▸ **Provided passage**:
Section 7-8-317, being in derogation or modification of common law, must be strictly construed. Only by virtue of that section is corporate stock made subject to levy and sale at all. As to the levy and sale of stock, the legislature saw fit to erect certain limitations, namely, that the stock be certificated, that is, a "security," and that the certificate be seized. A levy which does not comply with the requirements of the statute is "invalid." See, e.g., Kennedy v. Mary Lee Coal Ry. Co., 9 So. at 609. Webster defines valid as "having legal efficacy or force in truth or law." Webster's New Collegiate Dictionary (1981). Paradoxically, then, while levy may be had on a security by actual seizure, until such time, execution and levy directed toward a security is, in legal effect, a nullity. Likewise, a judgment lien, being merely an extension of the execution process, and dependent thereupon for its subject matter, is, as to an Article 8 security, void, prior to the seizure of that security. In other words, a security, unless seized, is not properly "subject to levy and sale upon execution," and, until then, therefore, cannot be encumbered by a lien created pursuant to Section 6-9-211.
The purpose of Section 7-8-317, as was that of its progenitor, Code, 1928, § 7004(13), is to avoid confusion and litigation over title to corporate stock by preventing attaching or levying creditors from securing rights paramount to those of good faith purchasers in possession of securities. See Official Comment, Ala. Code § 7-8-317 (1975). For that purpose, Section 7-8-317 would be impotent, if a judgment creditor vis-a-vis Section 6-9-211 were allowed to gain rights prior to good faith purchasers in possession of the security.

[Spatial grounding data]
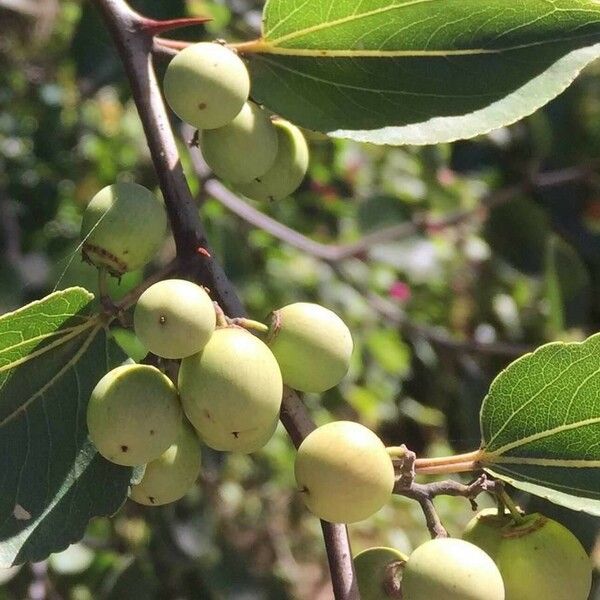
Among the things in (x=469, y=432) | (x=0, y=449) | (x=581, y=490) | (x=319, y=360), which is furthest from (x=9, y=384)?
(x=469, y=432)

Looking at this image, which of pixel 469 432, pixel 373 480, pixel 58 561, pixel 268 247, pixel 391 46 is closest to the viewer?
pixel 373 480

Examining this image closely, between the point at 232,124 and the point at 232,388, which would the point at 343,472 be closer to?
the point at 232,388

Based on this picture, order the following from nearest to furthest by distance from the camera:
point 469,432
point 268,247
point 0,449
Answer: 1. point 0,449
2. point 469,432
3. point 268,247

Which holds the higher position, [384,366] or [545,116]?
[545,116]

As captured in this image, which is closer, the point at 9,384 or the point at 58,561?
the point at 9,384

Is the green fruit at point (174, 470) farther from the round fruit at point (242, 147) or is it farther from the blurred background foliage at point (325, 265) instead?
the blurred background foliage at point (325, 265)

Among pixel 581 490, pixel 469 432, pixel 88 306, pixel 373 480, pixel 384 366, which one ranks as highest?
pixel 88 306

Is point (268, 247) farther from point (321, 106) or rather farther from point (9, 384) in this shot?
point (9, 384)
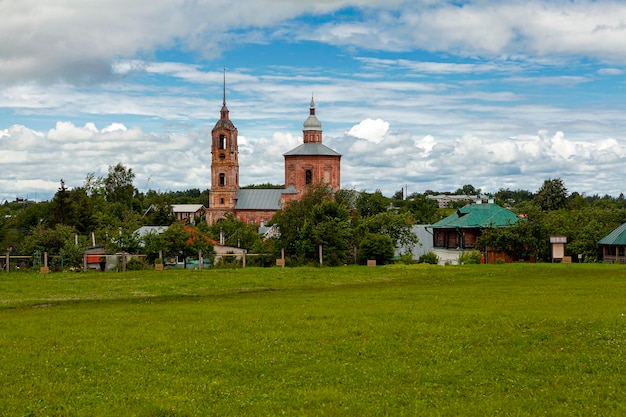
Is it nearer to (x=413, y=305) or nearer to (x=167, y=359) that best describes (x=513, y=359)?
(x=167, y=359)

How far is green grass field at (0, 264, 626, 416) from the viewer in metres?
12.2

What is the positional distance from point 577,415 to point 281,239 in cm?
4051

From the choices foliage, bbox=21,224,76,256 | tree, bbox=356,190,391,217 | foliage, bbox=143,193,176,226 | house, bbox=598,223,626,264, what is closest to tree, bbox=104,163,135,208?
foliage, bbox=143,193,176,226

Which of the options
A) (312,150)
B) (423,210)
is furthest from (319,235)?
(423,210)

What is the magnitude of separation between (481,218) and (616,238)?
1229cm

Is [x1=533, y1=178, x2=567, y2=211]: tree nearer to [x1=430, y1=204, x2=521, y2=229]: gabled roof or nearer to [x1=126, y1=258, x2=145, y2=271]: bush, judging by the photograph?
[x1=430, y1=204, x2=521, y2=229]: gabled roof

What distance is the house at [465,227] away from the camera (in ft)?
200

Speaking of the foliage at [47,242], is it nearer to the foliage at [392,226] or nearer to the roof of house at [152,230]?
the roof of house at [152,230]

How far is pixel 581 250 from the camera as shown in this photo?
181 ft

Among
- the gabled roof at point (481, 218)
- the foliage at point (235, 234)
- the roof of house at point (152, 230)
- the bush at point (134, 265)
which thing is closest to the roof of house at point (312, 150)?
the foliage at point (235, 234)

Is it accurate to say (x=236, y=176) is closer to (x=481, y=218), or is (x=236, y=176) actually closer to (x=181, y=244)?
(x=481, y=218)

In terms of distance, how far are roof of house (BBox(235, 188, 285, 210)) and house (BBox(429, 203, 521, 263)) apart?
42061 mm

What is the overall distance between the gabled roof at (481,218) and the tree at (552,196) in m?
44.3

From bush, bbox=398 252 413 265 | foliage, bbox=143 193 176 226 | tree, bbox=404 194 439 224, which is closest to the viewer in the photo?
bush, bbox=398 252 413 265
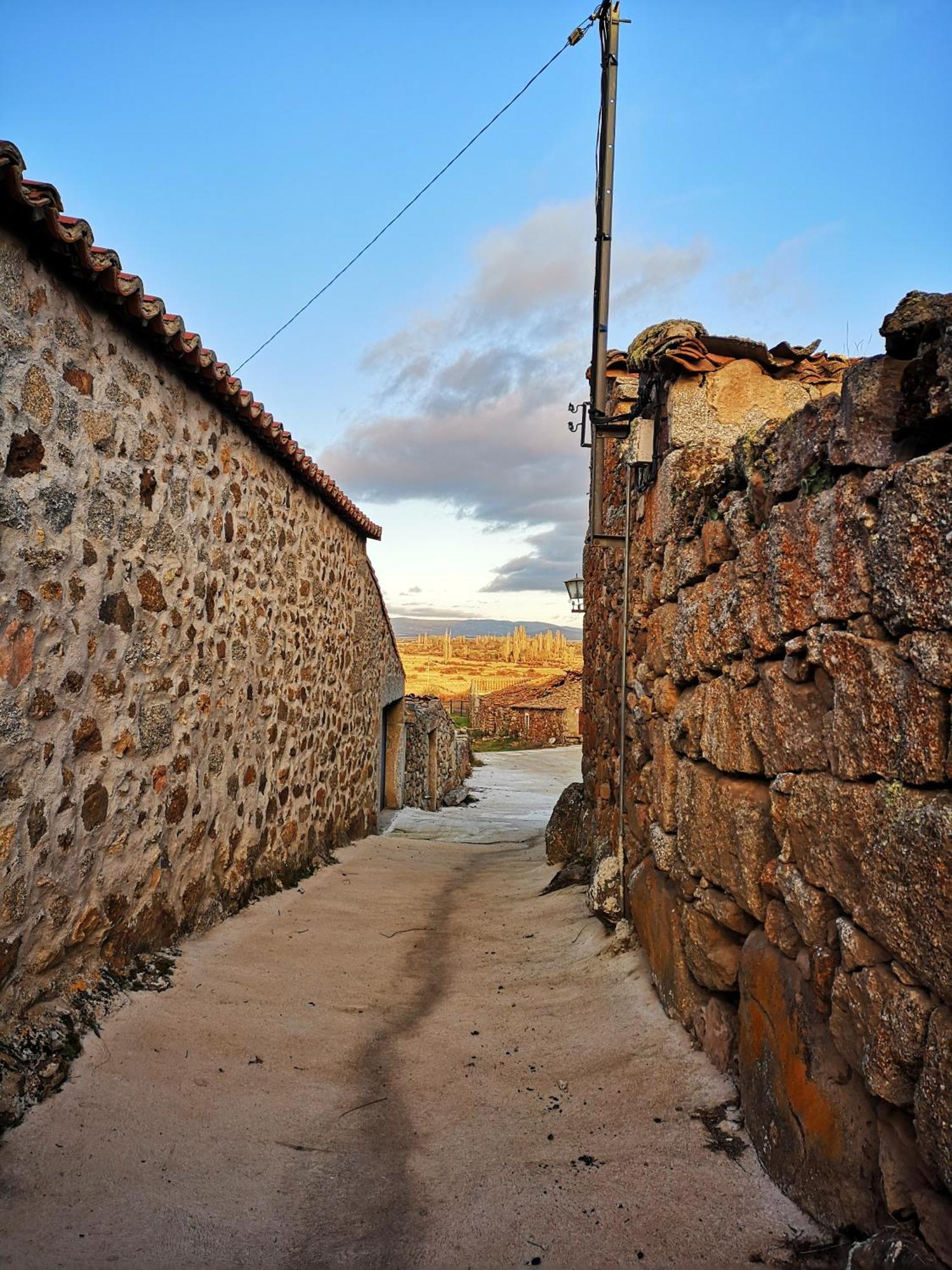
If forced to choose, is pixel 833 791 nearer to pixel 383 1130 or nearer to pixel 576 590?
pixel 383 1130

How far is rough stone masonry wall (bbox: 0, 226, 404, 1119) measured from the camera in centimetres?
288

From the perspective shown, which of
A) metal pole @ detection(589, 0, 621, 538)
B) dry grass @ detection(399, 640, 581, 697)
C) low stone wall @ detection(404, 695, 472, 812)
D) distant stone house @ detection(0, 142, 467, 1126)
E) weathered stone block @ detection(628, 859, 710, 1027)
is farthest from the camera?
dry grass @ detection(399, 640, 581, 697)

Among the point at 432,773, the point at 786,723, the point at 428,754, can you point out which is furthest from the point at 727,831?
the point at 432,773

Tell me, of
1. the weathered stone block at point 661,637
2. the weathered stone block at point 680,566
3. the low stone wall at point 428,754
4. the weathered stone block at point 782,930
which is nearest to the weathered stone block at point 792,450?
the weathered stone block at point 680,566

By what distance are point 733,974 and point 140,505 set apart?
3.21 m

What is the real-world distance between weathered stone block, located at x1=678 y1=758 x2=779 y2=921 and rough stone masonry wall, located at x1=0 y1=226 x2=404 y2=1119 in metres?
2.47

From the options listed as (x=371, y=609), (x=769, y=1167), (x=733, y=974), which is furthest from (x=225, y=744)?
(x=371, y=609)

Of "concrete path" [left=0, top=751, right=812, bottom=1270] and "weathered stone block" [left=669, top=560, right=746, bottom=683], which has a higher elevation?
"weathered stone block" [left=669, top=560, right=746, bottom=683]

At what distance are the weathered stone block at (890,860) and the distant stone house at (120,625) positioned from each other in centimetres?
262

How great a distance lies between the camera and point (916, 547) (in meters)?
1.75

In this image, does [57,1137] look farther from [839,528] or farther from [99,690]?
[839,528]

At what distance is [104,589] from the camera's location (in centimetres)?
345

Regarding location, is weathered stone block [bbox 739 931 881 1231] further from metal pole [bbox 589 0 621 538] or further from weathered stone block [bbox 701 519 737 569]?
metal pole [bbox 589 0 621 538]

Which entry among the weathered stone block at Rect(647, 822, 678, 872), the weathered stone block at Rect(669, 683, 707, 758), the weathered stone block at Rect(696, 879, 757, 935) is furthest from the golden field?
the weathered stone block at Rect(696, 879, 757, 935)
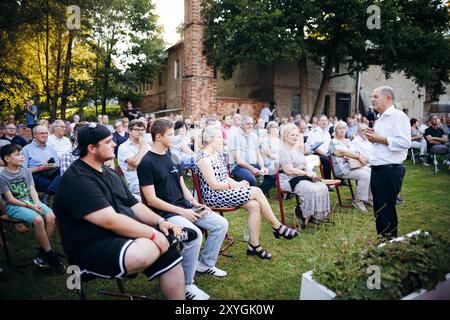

▸ **Exercise details**: Translate this sentence from the passage on levying corporate stock into Spanish: "Only by virtue of that section is corporate stock made subject to levy and sale at all." The rows were taken from a different source than the passage on levying corporate stock.

▸ **Expected answer**: Solo en virtud de ese artículo las acciones de una sociedad pueden ser objeto de embargo y venta.